No ar, o passageiro transparente
18 de agosto de 2003Data da reserva, agência de viagem e funcionário responsável, número e prazo de validade do cartão de crédito, itinerário, histórico de viagens. Além de dados pessoais, como nome, endereço, telefone, e-mail e até preferências culinárias. Estes são apenas alguns dos 40 campos de dados sobre passageiros que as empresas aéreas da Europa deverão colocar à disposição da alfândega norte-americana, caso a Comissão da União Européia ceda às exigências dos EUA.

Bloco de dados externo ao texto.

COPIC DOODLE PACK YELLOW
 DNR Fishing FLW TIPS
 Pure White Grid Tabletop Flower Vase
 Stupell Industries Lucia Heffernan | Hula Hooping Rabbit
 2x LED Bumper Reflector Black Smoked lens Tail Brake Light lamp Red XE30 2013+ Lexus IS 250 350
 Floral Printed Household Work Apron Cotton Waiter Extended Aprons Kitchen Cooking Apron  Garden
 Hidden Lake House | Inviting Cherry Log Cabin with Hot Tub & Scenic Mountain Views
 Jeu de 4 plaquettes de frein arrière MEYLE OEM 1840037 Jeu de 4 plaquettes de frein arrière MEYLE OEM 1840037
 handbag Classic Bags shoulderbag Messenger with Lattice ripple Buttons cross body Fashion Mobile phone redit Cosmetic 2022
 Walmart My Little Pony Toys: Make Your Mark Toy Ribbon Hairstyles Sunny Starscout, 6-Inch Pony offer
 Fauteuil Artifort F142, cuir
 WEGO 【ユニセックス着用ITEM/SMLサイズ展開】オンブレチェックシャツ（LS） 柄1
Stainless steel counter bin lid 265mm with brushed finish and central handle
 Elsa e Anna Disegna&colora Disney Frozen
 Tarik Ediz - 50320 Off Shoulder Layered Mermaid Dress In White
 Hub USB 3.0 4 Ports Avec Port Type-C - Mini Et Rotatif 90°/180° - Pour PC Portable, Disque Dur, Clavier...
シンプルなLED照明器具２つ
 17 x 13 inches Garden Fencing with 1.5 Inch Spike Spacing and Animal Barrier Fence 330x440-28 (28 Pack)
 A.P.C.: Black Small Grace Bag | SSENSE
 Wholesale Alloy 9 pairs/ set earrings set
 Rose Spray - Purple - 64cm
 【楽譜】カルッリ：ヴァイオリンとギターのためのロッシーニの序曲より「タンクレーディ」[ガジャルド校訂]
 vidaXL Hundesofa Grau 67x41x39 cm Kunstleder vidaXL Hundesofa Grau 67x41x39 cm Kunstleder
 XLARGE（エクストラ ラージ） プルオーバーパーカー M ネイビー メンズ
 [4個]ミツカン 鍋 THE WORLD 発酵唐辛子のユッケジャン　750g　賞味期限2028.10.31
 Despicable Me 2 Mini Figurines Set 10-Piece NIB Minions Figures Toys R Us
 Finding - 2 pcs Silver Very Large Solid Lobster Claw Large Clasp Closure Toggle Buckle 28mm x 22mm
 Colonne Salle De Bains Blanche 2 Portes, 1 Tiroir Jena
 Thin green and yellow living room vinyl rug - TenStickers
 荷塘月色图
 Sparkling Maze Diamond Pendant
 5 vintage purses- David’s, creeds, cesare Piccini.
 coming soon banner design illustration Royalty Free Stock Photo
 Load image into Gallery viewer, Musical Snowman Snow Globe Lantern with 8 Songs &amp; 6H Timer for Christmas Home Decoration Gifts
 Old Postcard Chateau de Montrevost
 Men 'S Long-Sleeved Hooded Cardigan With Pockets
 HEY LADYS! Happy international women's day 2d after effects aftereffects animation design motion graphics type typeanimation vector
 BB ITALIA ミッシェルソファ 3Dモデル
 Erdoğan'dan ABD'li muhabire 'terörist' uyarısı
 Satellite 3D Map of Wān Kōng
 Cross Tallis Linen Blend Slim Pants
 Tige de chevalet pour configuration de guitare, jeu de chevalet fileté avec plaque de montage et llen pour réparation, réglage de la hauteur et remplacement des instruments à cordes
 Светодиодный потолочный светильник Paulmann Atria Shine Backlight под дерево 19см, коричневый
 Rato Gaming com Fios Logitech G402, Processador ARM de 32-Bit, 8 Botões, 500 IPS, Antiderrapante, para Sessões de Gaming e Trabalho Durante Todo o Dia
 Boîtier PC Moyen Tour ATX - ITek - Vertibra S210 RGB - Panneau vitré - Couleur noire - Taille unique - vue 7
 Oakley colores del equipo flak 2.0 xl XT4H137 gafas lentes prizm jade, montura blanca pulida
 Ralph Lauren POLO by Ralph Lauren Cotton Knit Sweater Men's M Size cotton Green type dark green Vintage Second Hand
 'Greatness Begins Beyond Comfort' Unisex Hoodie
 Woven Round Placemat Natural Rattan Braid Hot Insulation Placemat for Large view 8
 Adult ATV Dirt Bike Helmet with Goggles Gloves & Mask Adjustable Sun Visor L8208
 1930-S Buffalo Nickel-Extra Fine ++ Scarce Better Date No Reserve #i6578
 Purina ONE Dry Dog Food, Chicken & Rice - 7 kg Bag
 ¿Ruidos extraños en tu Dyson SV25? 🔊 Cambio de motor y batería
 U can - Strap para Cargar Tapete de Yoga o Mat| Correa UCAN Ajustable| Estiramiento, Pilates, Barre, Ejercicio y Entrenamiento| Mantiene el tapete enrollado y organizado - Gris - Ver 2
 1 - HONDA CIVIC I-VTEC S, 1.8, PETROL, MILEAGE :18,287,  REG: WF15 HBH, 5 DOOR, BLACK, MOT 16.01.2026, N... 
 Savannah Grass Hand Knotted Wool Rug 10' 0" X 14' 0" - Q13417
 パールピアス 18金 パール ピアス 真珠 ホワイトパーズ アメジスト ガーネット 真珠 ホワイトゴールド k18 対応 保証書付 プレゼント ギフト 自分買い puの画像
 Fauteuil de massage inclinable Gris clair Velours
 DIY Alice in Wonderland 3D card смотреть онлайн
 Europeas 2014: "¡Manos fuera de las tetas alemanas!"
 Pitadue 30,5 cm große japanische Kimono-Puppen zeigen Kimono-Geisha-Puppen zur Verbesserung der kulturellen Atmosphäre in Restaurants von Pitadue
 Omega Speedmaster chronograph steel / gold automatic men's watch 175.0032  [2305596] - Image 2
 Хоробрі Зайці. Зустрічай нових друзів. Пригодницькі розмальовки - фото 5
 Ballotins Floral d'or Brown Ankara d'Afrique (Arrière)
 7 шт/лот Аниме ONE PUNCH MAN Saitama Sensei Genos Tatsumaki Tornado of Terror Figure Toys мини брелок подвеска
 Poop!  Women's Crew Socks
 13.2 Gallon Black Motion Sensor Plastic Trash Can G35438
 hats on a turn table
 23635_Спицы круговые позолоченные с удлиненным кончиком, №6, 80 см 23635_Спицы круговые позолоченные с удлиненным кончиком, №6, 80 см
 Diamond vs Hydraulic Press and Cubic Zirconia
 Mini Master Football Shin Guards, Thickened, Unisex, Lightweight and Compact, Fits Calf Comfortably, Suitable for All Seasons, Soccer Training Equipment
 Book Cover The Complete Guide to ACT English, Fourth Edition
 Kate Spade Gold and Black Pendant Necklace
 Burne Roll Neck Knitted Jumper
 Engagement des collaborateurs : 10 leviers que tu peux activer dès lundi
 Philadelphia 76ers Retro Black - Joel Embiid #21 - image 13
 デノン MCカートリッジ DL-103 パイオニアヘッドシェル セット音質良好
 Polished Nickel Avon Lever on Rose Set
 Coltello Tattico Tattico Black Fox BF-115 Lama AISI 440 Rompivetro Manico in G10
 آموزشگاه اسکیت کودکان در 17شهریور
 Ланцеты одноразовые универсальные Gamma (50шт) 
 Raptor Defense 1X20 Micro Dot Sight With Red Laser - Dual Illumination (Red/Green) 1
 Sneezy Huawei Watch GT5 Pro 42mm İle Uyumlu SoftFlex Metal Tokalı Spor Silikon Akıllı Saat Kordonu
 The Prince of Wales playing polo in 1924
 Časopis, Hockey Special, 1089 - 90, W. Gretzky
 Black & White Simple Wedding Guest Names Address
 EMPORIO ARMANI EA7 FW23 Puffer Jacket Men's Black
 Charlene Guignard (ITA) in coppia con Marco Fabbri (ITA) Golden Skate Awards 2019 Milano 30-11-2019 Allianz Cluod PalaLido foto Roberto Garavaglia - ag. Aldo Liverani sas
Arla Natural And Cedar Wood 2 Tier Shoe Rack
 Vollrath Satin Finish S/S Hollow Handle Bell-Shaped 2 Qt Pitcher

O procedimento está em discussão, devendo ser decidido em setembro próximo. Uma deputada do Parlamento Europeu, a holandesa Johanna Boogerd-Quaak, ameaça processar a Comissão da UE, caso esta se curve à exigência norte-americana. Segundo Boogerd-Quaak, o serviço secreto daquele país já estaria baixando livremente dados dos chamados passenger name records (PNR).
Primeiro os muito maus
Cerca de 11 milhões de passageiros por ano são vítimas potenciais desse esquema de transferência de informações, impensável antes de 11 de setembro de 2001. As autoridades dos EUA se reservam o direito de ampliar a lista dos campos de dados, de acordo com o atual grau de risco, além de poder armazená-los por um prazo de sete anos e utilizá-los no sistema de controle de passageiros CAPPS II. Após este período, os dados ainda seriam mantidos durante mais oito anos num arquivo denominado Deleted record file.
Segundo Steve McHale, do Departamento de Segurança de Transportes dos EUA, o CAPPS permitirá "realizar uma análise e avaliação de risco, assim como identificar terroristas". No espaço de cinco segundos, os dados serão cotejados com "o melhor material do serviço secreto americano sobre terroristas", e o passageiro, colocado numa das três categorias de periculosidade: "verde" – de risco mínimo –, "amarela" – exigindo medidas de segurança –, ou "vermelha" – que implica acionar o pessoal de segurança para uma eventual detenção.
O sistema pode ser reduzido à seguinte fórmula: primeiro os muito maus, depois os nem tão maus assim. Protestos nos EUA levaram à suspensão dos testes com o CAPPS II, para que sejam implementadas medidas de proteção de dados. Contudo estas se aplicam exclusivamente a cidadãos norte-americanos, não a estrangeiros.
Do terrorismo à espionagem industrial
O ex-comissário da UE para Assuntos Externos Chris Patten aceitara em fevereiro passado o acerto ilegítimo que dá ao serviço secreto dos EUA acesso aos bancos de dados de companhias como a Lufthansa, Air France e British Airways. Embora tendo agido para evitar a proibição de pouso para os vôos europeus nos EUA, Patten foi afastado do cargo, logo após a decisão. Atualmente o comissário Frits Bolkenstein representa a UE nas negociações.
O vice-presidente do Parlamento Europeu, Gerhard Schmidt, classificou as exigências dos órgãos de segurança dos EUA pura e simplesmente de "chantagem econômica com nossas linhas aéreas". Especialistas em proteção de dados exigem que a determinação de fevereiro tenha validade apenas temporária.
Apenas um pacote de dados rigorosamente definido seria transmitido, no máximo, 48 horas antes da partida do vôo, e as autoridades norte-americanas dependeriam de que os dados lhes sejam enviados, não podendo baixá-los diretamente. Além disso, o período posterior de armazenamento deverá limitar-se a algumas semanas, exigem os peritos do setor.
Entre outros pontos de crítica está a possibilidade de usar para a espionagem industrial os conhecimentos supostamente armazenados em nome do combate ao terrorismo. Para Carsten Bange, diretor-geral do Business Application Research Center de Würzburg, a freqüência com que uma firma reserva vôos para certo país, por exemplo, pode ser um indicador de eventuais negociações no exterior.
Resistência e inspiração
Não se pode dizer que haja verdadeira resistência no Velho Continente contra a medida, considerada ilegal. Dentre as companhias aéreas, apenas a Alitalia rebelou-se contra a determinação. Contrariando as expectativas, ela não foi punida com proibição de pouso em território norte-americano.
A encarregada de Proteção de Dados da Renânia do Norte-Vestfália, Bettina Gayk, responsável pela Lufthansa, recebeu apenas sete queixas contra a medida, até hoje. Todas de passageiros preocupados com a possibilidade – meramente técnica – de que a medida pudesse ser também aplicada a vôos fora dos EUA. Segundo Gayk, não se constatou qualquer caso do gênero.
Para outros países, não basta curvar-se às determinações de Washington: elas servem até mesmo de inspiração. Assim, em março passado, a Espanha sugeriu que os defensores europeus da lei também passassem a ter acesso aos dados dos passageiros aéreos, para um melhor combate à imigração ilegal e ao terrorismo.